» **TASK REQUIREMENTS**
Would you copy only the lines below, beginning with the one that contains "Which is nearest" and running through the last entry line?

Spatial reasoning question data
==*==
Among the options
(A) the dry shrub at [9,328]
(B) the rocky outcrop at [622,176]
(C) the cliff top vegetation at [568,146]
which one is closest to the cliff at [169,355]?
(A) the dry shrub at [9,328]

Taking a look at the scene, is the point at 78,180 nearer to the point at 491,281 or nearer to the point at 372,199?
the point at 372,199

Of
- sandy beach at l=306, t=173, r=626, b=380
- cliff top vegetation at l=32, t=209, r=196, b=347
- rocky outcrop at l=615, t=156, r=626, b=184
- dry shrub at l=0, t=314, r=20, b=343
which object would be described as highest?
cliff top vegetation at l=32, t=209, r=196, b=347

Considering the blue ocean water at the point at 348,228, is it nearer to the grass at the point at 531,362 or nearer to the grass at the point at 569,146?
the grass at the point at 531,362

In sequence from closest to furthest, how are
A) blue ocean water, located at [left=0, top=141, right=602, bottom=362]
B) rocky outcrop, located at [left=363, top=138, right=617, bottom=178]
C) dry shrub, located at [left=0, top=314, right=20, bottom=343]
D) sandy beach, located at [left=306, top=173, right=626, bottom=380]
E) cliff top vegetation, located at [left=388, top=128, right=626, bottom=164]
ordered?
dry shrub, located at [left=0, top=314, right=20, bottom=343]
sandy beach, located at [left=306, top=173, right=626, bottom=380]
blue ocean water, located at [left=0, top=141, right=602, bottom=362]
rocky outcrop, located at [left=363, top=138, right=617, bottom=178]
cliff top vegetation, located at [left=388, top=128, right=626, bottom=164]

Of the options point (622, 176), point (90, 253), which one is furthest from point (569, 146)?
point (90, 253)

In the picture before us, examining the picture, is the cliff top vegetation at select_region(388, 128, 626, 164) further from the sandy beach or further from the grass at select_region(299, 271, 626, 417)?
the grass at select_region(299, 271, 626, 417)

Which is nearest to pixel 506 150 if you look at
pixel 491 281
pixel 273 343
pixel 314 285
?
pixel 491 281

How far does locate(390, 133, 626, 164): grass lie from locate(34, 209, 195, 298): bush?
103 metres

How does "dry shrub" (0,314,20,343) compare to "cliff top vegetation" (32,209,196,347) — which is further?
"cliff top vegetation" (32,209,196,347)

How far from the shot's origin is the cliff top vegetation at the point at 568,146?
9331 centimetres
==*==
» **RESPONSE**
Which is nearest to pixel 506 150 if you look at
pixel 491 281
pixel 273 343
pixel 314 285
?
pixel 491 281

How far does locate(390, 133, 626, 164): grass lie from locate(34, 209, 195, 298): bush?
103 metres

How does "dry shrub" (0,314,20,343) compare to "cliff top vegetation" (32,209,196,347) — which is further?
"cliff top vegetation" (32,209,196,347)

How far from the shot's origin is the cliff top vegetation at the point at 568,146?
9331 centimetres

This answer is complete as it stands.